The Sixth Edition offers maximum pedagogical freedom to craft an exciting course using seminal U.S. Supreme Court cases, sample court documents, illuminating graphics, and problem-solving opportunities throughout a text that maintains its relevance and user-friendly structure for new and old adopters alike. It excerpts cutting-edge law review articles, emergent social science research, and interdisciplinary essays, as well as infusing insights from respected legal experts and other significant 21st century voices.

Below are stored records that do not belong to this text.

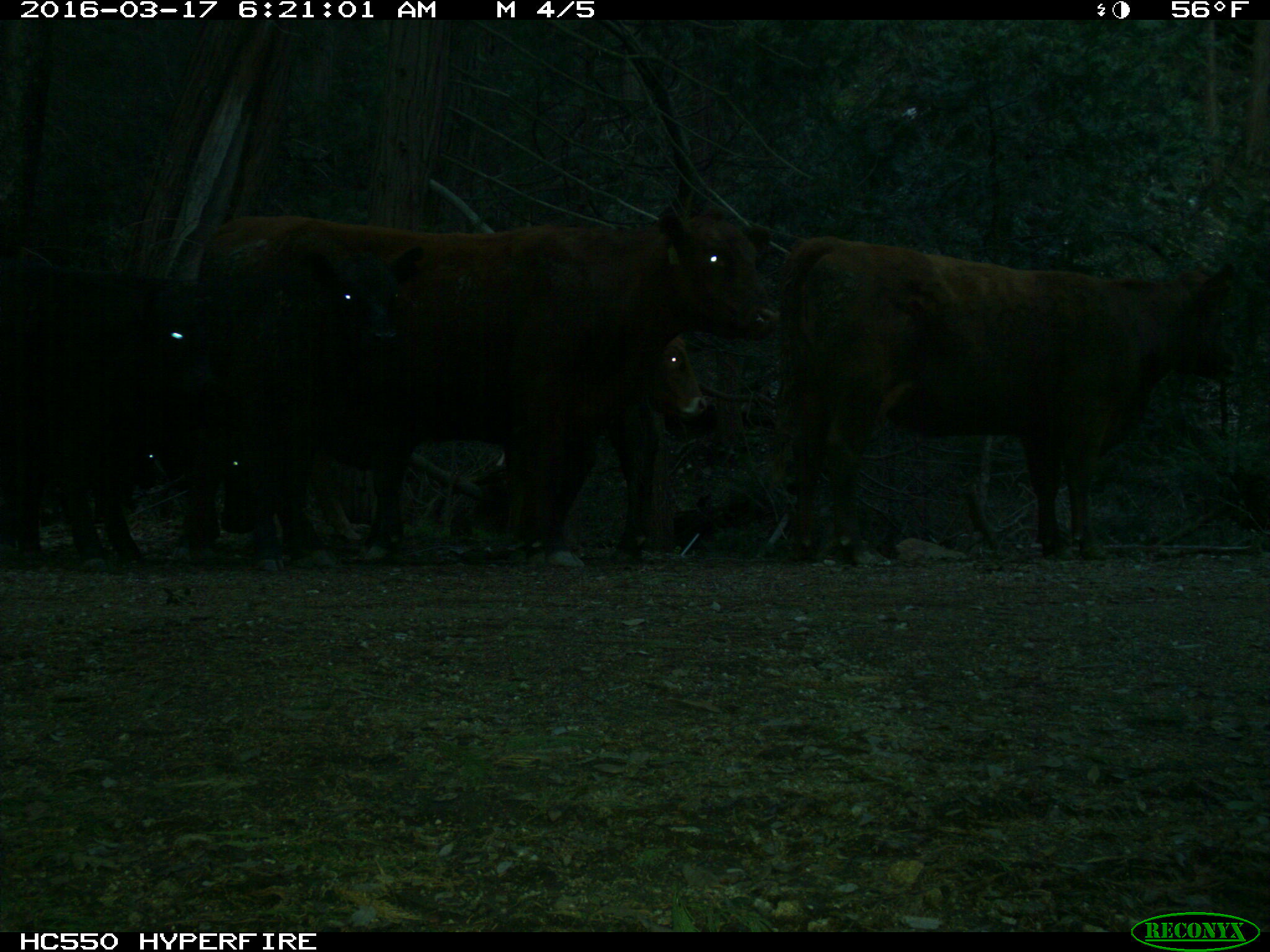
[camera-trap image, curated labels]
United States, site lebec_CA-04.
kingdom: Animalia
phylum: Chordata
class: Mammalia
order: Artiodactyla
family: Bovidae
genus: Bos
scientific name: Bos taurus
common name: domestic cow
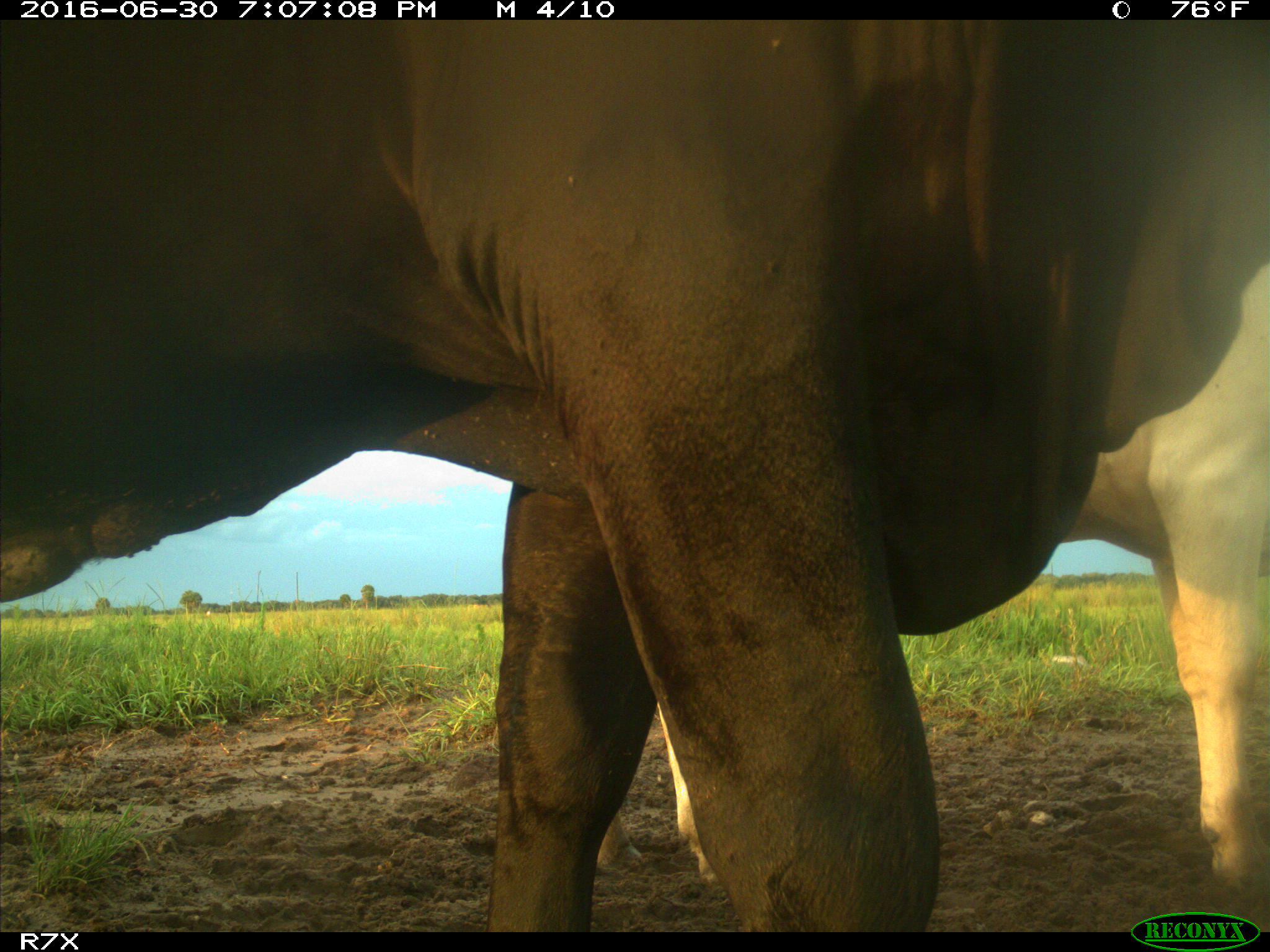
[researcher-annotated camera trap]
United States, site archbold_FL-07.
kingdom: Animalia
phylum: Chordata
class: Mammalia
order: Artiodactyla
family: Bovidae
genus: Bos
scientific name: Bos taurus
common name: domestic cow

The Sixth Edition also presents an exciting new co-author collaboration between former federal prosecutor, Professor Lenese C. Herbert of Howard University School of Law, and Professor Cynthia E. Jones of the American University Washington College of Law, who worked as a trial attorney at the Public Defender Service for the District of Columbia and later became the agency director. Both experienced law professors, Professors Herbert and Jones have made effective use of their “across-the-aisle” collaboration in the Sixth Edition of Constitutional Criminal Procedure.

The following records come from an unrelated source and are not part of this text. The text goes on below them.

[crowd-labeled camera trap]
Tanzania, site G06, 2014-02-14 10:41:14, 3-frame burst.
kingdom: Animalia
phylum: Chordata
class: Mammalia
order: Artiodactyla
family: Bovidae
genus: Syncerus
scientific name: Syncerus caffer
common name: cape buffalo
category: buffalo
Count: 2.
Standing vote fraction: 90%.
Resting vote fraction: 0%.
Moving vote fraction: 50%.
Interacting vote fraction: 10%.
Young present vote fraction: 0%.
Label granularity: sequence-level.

The Sixth Edition infuses more contemporary materials in a more accessible format for a broader range of adopters and students. It includes:
Original charts, tables, and graphs that summarize certain complex constitutional principles (that also benefit visual learners, currently estimated at 65% of the population);
A NEW chapter that contextualizes race and policing, as well as the high-profile cases that led to the 2020 Black Lives Matter protests and the myriad of criminal justice reforms that have resulted (e.g., "Breonna’s Law" which eliminates no-knock warrants; "Defund/Reform the Police" efforts; newly promulgated "use of deadly force" restrictions);
Use of warrant affidavits filed in connection with the January 2021 Capitol Hill riots to illustrate probable cause, and the effective use of technology in law enforcement;
A NEW chapter dedicated to motions to suppress and pretrial suppression hearings which includes trial documents and pleadings, specifically: the defense motion to dismiss, the government's opposition, and the court's published opinion (tools that support both doctrinal and clinical adopters who seek "real world," tactical learning tools);
SHORTER, more "teachable" chapters (edited with an eye toward syllabi/class hour needs and designed to enhance learning, given the sustained and shifting attention span concerns of 21st teaching);
An EXPANDED Surveillance Chapter re: criminal procedure and the law of emerging technologies (e.g., geofencing, facial recognition technology, the Internet of Things);
UPDATED problems;
and Federal circuit court citations of note (which illustrate relevant examples of innovative lawyering, creative adjudication, application of precedent, and "circuit split").